I want to prove above theorem using max-flow-min-cut theorem. So I am trying to find the relationship between min-cut and min vertex cover, do you think |min-cut| = |min-vertex-cover|? If so, any proof for it?
I think your confusion lies in the correspondence between flows in a bipartite graph and maximum matchings. To find a maximum matching, consider the bipartite graph $G=(L,R,E)$ where $L$ is the set of vertices on the left side of the bipartition and $R$ is the set on the right side. Now, add a new vertex $s$ and a directed edge $(s,\ell)$ for each $\ell \in L$. Also, add a new vertex $t$ and a directed edge $(r,t)$ for each $r\in R$. Orient all of the edges in $E$ towards $T$ and set every edge in your new graph to have capacity 1. Below is an example of the resulting graph:
Solve for max flow on this graph with $s$ as your source and $t$ as your terminal. The saturated edges (which were originally in $E$) in a max flow for this graph correspond to the edges in a maximum matching, and the flow value is the size of said matching (convince yourself! i.e. assume you have a max matching that is bigger/ smaller than the flow value and see what that implies).
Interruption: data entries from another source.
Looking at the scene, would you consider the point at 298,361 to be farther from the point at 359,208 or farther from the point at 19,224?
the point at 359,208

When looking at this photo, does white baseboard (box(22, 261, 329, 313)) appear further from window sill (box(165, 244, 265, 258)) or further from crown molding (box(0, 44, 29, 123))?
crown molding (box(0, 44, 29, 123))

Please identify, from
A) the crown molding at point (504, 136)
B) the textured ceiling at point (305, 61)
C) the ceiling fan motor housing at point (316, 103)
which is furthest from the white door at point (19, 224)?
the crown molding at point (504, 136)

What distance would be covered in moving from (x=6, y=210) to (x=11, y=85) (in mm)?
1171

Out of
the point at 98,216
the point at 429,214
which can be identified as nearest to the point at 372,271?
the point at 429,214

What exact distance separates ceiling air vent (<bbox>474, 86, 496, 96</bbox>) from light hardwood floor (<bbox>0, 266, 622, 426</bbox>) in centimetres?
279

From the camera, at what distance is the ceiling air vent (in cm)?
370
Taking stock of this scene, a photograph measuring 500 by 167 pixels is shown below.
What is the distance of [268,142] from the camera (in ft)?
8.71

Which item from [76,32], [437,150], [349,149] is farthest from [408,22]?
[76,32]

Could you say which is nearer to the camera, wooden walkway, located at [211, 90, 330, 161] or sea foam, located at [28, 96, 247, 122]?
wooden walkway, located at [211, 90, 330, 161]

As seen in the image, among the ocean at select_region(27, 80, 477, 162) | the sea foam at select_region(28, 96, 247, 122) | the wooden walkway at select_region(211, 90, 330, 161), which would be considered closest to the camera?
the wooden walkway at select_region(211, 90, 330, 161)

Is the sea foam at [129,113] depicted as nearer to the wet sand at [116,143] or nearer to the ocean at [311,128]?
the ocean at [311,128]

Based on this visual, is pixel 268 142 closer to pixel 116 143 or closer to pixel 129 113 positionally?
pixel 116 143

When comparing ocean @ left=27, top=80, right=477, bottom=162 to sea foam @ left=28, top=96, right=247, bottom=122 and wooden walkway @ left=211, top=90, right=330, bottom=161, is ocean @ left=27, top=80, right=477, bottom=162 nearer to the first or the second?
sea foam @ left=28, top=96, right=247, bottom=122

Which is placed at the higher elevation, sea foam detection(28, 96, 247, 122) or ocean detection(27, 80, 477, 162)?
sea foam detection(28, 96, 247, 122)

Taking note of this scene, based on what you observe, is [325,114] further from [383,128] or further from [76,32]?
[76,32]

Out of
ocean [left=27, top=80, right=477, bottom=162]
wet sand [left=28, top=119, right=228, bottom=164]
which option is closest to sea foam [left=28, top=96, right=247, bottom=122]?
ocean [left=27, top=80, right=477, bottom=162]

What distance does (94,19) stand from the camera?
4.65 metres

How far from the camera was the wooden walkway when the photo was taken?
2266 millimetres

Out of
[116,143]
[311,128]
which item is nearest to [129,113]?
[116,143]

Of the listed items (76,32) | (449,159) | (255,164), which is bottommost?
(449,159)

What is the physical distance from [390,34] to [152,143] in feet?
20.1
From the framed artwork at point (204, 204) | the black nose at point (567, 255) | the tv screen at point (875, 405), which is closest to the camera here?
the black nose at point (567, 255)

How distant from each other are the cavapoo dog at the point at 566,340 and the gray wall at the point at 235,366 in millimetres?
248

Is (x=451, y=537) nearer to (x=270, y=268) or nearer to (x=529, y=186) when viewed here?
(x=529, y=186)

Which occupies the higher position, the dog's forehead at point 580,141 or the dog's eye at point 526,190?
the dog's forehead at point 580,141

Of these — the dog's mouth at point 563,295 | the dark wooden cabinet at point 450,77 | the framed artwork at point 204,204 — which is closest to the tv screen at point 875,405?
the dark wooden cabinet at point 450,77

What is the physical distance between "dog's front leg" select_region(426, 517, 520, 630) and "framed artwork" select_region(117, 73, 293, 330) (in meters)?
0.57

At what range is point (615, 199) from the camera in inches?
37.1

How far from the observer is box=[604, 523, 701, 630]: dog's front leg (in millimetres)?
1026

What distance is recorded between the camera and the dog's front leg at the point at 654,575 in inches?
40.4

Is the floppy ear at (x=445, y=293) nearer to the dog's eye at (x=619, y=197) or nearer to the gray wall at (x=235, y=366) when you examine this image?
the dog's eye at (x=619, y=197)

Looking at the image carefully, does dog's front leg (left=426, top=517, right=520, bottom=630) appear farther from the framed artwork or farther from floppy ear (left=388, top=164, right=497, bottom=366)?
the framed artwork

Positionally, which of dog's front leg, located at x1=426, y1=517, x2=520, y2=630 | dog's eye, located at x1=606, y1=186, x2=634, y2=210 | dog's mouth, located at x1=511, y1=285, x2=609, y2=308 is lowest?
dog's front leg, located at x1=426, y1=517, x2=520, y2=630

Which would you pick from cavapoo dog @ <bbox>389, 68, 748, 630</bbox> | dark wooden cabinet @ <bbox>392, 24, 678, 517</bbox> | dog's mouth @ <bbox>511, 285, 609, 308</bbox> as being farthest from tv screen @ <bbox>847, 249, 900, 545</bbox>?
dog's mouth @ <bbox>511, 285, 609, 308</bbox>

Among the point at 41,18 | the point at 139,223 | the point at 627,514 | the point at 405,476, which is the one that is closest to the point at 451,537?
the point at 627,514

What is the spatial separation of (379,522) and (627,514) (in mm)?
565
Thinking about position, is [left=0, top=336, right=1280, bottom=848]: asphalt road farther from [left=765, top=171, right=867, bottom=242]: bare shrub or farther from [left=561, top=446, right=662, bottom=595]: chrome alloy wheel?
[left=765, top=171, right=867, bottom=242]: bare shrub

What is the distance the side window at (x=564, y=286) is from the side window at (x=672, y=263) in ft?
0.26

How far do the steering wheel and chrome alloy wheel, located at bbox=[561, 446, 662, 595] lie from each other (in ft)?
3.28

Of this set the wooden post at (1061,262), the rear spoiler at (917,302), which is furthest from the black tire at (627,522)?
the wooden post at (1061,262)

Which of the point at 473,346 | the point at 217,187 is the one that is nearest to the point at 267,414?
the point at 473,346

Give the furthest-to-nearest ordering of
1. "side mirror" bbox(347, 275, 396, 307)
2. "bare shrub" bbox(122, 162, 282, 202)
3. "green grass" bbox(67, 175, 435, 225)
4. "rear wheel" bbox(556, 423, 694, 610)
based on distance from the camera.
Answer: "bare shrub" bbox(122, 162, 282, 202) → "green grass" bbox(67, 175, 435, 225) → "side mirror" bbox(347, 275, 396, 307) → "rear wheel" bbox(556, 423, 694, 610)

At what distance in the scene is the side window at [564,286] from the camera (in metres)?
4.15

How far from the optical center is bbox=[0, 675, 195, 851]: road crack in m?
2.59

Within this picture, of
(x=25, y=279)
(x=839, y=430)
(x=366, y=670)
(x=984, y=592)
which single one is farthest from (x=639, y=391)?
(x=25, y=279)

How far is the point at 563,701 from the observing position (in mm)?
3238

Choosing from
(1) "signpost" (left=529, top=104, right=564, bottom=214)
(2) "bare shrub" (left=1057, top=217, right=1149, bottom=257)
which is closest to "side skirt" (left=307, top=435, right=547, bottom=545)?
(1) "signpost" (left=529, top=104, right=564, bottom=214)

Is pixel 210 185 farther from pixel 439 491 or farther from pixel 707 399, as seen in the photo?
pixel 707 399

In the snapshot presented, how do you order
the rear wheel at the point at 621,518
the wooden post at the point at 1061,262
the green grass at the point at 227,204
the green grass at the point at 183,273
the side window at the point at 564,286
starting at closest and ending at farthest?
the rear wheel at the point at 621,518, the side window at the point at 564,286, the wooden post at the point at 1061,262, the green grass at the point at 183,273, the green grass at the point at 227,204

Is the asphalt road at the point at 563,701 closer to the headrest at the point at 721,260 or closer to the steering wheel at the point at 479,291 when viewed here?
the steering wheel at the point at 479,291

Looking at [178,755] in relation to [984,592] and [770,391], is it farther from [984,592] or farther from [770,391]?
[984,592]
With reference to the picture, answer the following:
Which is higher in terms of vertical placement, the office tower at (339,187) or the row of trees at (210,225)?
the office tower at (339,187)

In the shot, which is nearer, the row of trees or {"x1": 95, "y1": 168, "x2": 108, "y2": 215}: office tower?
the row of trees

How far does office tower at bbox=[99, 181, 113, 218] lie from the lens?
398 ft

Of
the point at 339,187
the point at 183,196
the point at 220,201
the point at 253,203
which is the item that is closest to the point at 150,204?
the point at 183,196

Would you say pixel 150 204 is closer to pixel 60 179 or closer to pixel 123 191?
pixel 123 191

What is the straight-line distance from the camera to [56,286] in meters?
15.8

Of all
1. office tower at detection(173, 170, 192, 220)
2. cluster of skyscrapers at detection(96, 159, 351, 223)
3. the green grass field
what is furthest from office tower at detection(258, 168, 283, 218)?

Now, the flow value also corresponds to the size of a minimum vertex cover, but NOT NECESSARILY the size of a minimum cut. This is because we added a source and a sink node, and the edges from $s$ to $L$ and from $R$ to $t$ which could now be part of our min cut in this new graph. Hope this clears up some confusion.
If I'm interpreting your question and comment correctly, you mean a minimum set of edges such that their deletion would make the graph disconnected. Consider the path with $4$ vertices, which is bipartite. You'll need at least two vertices to hit every edge, but deleting any edge will make the graph disconnected, so $|\mathrm{min\;cut}|\neq|\mathrm{min\;vertex\;cover}|$.
Contrary to the suggestions of the other users, I believe this can be proved (the counterexample provided does not address the OP's problem as OP clarified it in the comments).
Let the original graph be $G$, the new graph be $G^\prime$, the vertices on the left be $V_1$, the vertices on the right be $V_2$, and the source and sink be $s$ and $t$ respectively.
$|\text{min cut}| \leq |\text{min vertex cover}|$:
Let $C_1 \cup C_2$, where $C_1 \subseteq V_1, C_2 \subseteq V_2$, be the smallest vertex cover. Consider the following cut:
$S = \{s\} \cup (V_1 \setminus C_1 ) \cup C_2$
Then
$\bar{S} = \{t\} \cup C_1 \cup (V_2 \setminus C_2)$
Note that none of the arcs from $V_1$ to $V_2$ are present in the cut. We can see this as follows. If an arc starts from a vertex in $V_1$ inside the vertex cover, then it is not in $S$ in the first place. If an arc starts from a vertex in $V_1$ not in the vertex cover, then it must end in a vertex in $V_2$ in the cover (otherwise we would not have a vertex cover). Therefore, the arc must not be in the cut, since it connects two vertices within $S$.
As a result, the only arcs in the cut are those from $\{s\}$ to $C_1$ and from $C_2$ to $\{t\}$. The size of this cut is $|C_1 \cup C_2|$, or the size of the minimum vertex cover. Therefore, the size of the min cut is at most the size of the min vertex cover.
$|\text{min cut}| \geq |\text{min vertex cover}|$:
Let the minimum cut be $(S,\bar{S})$. We express the cut as follows:
$S = \{s\} \cup (V_1 \setminus C_1 ) \cup C_2$
$\bar{S} = \{t\} \cup C_1 \cup (V_2 \setminus C_2)$
where $C_1 \subseteq V_1$ and $C_2 \subseteq V_2$. Clearly, the arcs inside this cut consist of all the arcs from $\{s\}$ to $C_1$, from $V_2 \cap C_2$ to $\{t\}$, and from $V_1 \setminus C_1$ to $V_2 \setminus C_2$.
Consider the set $C_1 \cup C_2$. We may expand this set to a vertex cover by adding all the vertices of $V_1 \setminus C_1$ for which an arc from it to $V_2 \setminus C_2$ exists. Obviously the size of this set is the same as the size of the min cut. So the size of the minimum vertex cover is at most the size of the minimum cut and we are done.